Onteora High School, located in Boiceville, New York, is part of the Onteora Central School District. The High School shares its building with the Onteora Middle School. However, the two schools remain administratively separate.

The school serves the towns of Woodstock, West Hurley, Olive, and Shandaken, each comprising several small hamlets including Glenford, Ashokan, Beechford, Brodhead, Brown's Station, Cold Brook, Davis Corners, Krumville, Olivebridge, Samsonville, Shokan, Winchell, West Shokan, Bearsville, Byrdcliffe, Montoma, Daisy, Shady, Willow, Wittenberg, parts of Zena, Phoenicia, Pine Hill, Ohayo, Oliverea, Mt. Tremper, Mt. Pleasant, Woodland Valley, Highmount, Allaben, Chichester, Bushnellsville, Big Indian, and Yankeetown.

Despite its size, the number of students in attendance remains small and is steadily declining.

Collected data

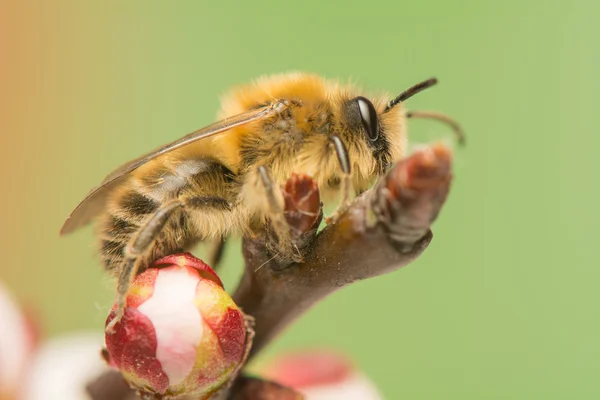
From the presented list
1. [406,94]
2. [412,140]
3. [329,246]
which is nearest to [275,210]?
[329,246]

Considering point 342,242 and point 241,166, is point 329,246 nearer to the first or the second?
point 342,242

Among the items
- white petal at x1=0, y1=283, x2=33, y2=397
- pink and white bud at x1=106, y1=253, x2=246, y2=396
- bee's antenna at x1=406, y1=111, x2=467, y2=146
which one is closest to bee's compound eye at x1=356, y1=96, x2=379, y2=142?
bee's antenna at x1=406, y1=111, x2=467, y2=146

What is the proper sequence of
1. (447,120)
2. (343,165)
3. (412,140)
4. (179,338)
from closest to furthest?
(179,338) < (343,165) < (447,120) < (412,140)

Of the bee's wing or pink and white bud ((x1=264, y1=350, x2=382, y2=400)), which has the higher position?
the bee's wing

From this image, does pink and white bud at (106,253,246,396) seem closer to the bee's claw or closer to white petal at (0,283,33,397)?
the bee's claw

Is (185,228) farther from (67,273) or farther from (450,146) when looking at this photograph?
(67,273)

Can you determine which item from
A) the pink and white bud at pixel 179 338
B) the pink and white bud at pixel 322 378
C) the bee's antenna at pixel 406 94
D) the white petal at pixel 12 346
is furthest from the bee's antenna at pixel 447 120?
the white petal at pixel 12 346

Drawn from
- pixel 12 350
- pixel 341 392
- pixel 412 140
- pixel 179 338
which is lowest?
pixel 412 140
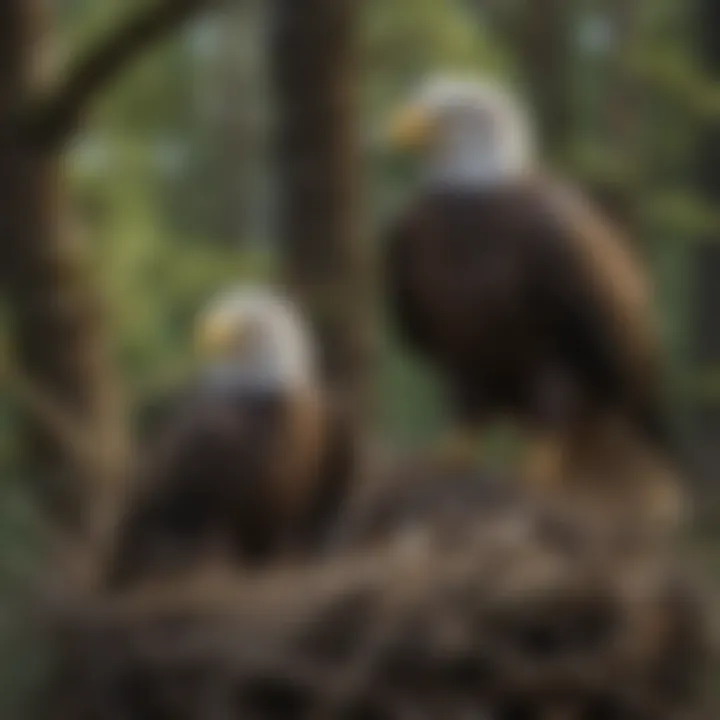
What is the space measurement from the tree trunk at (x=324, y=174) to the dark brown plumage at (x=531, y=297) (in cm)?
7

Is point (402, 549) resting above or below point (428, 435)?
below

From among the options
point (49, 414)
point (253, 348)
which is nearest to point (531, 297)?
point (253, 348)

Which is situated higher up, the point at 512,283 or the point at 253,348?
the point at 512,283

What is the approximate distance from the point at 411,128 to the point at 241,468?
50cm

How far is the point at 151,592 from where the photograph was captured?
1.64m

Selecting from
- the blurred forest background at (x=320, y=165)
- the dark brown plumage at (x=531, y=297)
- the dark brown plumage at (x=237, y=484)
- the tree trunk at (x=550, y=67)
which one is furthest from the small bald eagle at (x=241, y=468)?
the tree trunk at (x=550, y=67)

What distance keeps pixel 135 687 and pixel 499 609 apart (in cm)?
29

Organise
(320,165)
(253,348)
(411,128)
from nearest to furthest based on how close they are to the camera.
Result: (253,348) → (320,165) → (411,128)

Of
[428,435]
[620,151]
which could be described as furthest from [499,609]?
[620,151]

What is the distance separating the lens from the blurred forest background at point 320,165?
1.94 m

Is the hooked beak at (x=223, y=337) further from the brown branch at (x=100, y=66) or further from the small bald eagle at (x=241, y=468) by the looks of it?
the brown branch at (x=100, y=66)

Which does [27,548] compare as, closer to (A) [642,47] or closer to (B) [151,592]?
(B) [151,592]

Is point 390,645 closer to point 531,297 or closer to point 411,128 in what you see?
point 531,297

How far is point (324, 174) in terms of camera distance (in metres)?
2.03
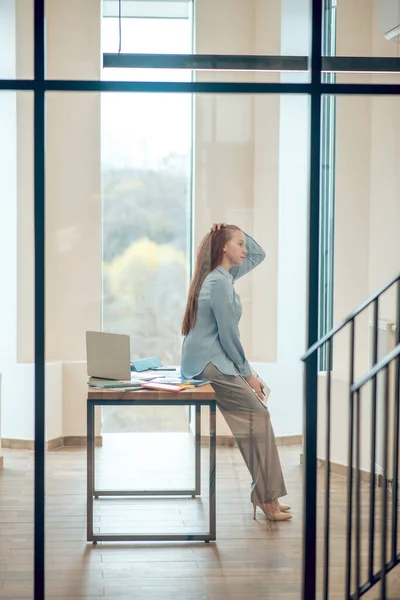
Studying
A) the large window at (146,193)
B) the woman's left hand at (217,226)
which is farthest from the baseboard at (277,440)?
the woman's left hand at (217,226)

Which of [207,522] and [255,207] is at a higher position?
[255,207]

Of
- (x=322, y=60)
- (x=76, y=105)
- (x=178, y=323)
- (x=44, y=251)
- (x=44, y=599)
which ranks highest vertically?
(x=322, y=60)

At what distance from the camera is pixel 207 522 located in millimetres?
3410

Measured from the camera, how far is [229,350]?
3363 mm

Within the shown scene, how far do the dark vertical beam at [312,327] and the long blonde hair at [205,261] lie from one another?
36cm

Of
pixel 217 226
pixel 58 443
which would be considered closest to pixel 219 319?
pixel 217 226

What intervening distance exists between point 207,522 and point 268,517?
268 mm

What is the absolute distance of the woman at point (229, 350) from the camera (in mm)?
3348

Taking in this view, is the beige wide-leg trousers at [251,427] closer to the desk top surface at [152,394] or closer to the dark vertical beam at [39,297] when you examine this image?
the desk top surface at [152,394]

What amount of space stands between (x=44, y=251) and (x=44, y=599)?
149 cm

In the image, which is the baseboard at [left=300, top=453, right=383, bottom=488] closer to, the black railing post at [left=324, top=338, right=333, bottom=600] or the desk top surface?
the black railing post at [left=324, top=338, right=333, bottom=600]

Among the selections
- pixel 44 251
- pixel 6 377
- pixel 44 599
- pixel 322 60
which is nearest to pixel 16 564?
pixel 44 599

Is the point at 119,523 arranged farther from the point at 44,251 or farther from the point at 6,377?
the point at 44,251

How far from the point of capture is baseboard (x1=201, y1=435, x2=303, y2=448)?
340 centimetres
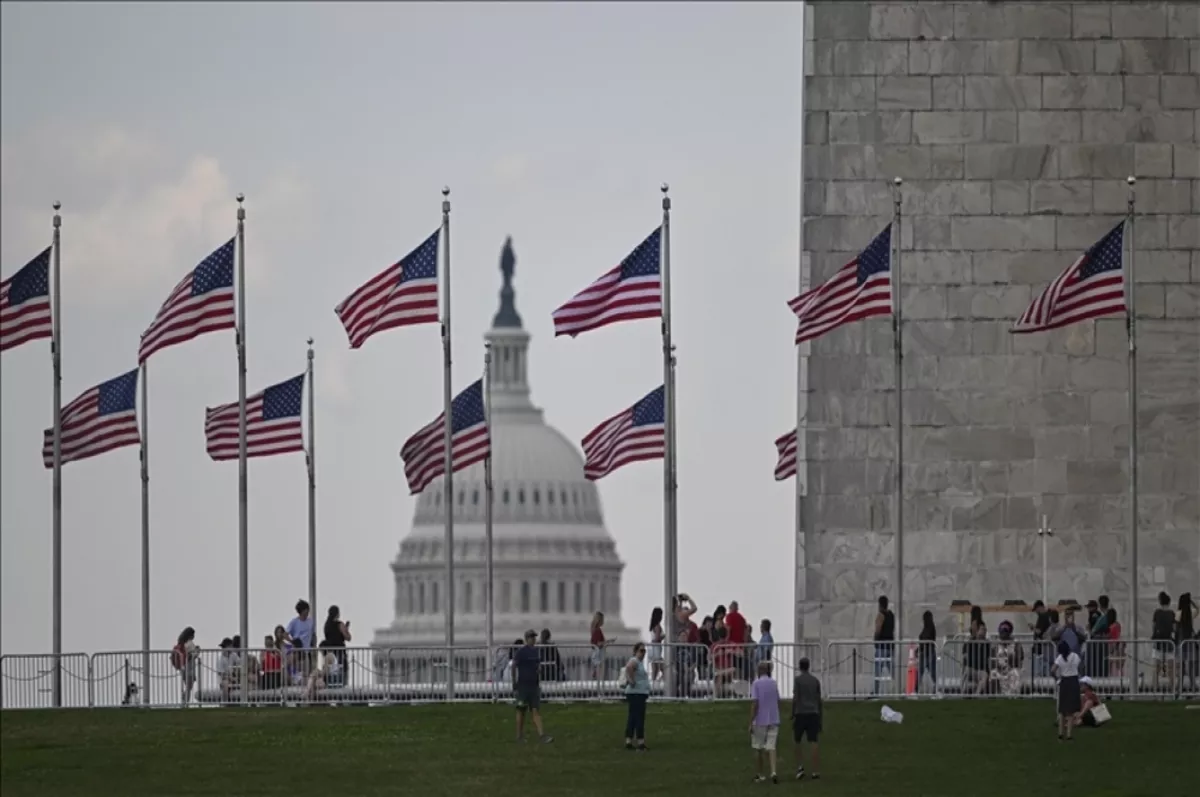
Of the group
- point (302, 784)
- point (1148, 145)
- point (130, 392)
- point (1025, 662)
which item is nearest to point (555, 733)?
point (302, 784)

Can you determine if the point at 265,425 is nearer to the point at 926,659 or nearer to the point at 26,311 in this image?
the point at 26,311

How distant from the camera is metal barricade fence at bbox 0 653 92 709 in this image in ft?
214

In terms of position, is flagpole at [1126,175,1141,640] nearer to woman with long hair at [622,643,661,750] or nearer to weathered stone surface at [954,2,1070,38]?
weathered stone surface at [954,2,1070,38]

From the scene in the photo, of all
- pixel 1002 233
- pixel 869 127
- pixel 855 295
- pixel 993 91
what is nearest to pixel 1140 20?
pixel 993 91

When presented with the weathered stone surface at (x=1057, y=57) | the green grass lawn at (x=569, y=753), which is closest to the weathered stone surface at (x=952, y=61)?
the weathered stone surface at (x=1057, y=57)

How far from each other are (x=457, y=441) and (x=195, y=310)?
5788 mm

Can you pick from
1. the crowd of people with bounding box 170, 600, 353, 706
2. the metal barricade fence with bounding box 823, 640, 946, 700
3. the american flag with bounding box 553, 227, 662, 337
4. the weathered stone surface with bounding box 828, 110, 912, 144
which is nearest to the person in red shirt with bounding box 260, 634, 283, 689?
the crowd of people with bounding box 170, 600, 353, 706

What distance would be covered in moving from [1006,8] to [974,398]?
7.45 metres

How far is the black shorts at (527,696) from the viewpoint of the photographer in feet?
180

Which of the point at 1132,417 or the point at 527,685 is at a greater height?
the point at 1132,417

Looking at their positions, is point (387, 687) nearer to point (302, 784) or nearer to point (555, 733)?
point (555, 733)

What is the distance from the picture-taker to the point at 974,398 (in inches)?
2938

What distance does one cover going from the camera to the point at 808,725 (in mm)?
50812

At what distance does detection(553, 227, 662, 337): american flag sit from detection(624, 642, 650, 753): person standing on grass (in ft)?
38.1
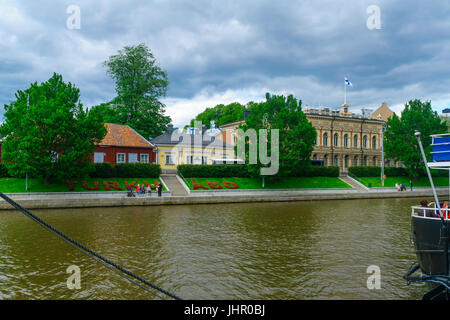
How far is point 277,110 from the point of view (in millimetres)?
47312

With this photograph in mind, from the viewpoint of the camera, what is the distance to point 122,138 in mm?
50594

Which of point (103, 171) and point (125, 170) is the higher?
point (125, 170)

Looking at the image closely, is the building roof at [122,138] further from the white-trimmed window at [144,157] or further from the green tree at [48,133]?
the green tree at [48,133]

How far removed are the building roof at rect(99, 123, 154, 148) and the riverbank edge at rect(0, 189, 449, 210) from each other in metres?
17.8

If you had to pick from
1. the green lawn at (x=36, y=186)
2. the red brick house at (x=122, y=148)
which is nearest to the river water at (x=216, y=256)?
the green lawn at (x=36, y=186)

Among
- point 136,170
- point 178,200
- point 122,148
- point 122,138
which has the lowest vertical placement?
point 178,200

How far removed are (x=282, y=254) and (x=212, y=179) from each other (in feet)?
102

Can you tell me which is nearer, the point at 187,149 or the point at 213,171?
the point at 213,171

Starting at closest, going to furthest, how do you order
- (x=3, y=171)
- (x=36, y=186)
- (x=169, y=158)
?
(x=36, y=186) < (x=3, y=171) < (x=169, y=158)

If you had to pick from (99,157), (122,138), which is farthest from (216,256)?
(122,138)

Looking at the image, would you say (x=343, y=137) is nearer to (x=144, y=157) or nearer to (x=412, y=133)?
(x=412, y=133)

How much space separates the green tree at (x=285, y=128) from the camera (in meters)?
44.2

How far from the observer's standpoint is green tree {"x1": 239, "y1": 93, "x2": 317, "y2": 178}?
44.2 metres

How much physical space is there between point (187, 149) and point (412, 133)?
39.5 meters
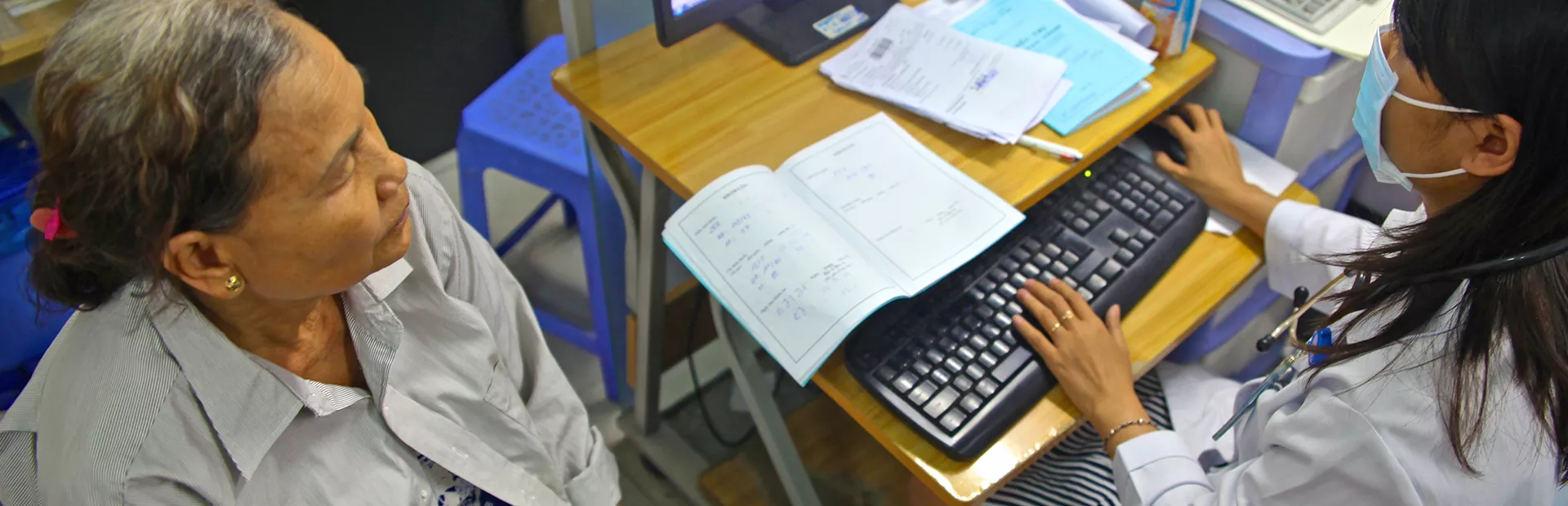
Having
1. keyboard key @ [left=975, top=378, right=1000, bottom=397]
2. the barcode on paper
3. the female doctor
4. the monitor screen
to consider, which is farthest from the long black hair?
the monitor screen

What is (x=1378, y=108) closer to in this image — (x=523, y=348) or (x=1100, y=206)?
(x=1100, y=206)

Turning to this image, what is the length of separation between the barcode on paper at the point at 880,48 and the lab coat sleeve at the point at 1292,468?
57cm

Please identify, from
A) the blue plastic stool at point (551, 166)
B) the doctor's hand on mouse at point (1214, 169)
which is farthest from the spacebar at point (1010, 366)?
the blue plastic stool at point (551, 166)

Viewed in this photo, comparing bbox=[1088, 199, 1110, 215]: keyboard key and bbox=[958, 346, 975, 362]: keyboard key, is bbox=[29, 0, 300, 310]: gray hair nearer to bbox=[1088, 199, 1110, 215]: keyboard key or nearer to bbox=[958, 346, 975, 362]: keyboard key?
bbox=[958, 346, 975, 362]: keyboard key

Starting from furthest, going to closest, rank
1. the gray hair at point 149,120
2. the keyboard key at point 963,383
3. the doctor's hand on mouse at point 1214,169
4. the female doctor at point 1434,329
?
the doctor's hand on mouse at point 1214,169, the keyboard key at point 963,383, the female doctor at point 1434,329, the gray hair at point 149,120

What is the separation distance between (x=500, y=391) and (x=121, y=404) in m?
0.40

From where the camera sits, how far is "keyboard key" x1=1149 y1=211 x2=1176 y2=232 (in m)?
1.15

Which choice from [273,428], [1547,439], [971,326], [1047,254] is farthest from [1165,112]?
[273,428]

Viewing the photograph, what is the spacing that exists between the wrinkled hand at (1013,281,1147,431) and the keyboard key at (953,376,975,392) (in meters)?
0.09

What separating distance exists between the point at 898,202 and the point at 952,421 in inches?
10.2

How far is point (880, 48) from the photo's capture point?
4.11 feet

Required work –
1: Do these statements agree with the passage about Onteora High School? Answer yes or no for each and quote the deciding words. (a) The high school and the middle school are run as one school. (b) The number of students attending is steadily declining. (c) Woodstock is one of the towns the school serves.
2: Pick up the passage about Onteora High School after its last sentence and keep writing it.

Per-task answers –
1:
(a) No: "However, the two schools remain administratively separate."
(b) Yes: "the number of students in attendance remains small and is steadily declining."
(c) Yes: "The school serves the towns of Woodstock, West Hurley, Olive, and Shandaken"

2:
In 2011, 85.2% of students graduated within 4 years, up from 81% in 2010.

Previously the school mascot had been the Indians, which had been a point of contention for many years within the community and there has been multiple attempts to have the name changed. The first one, in May 2001, resulted in very close vote in favor of retaining the name 1,940 to 1,868. A new initiative was started in 2016 by a new generation of students who believed that the use of a racial group as a mascot was insensitive. This eventually let to the school board of trustees voting 5–2 in favor of changing the mascot to the Eagles.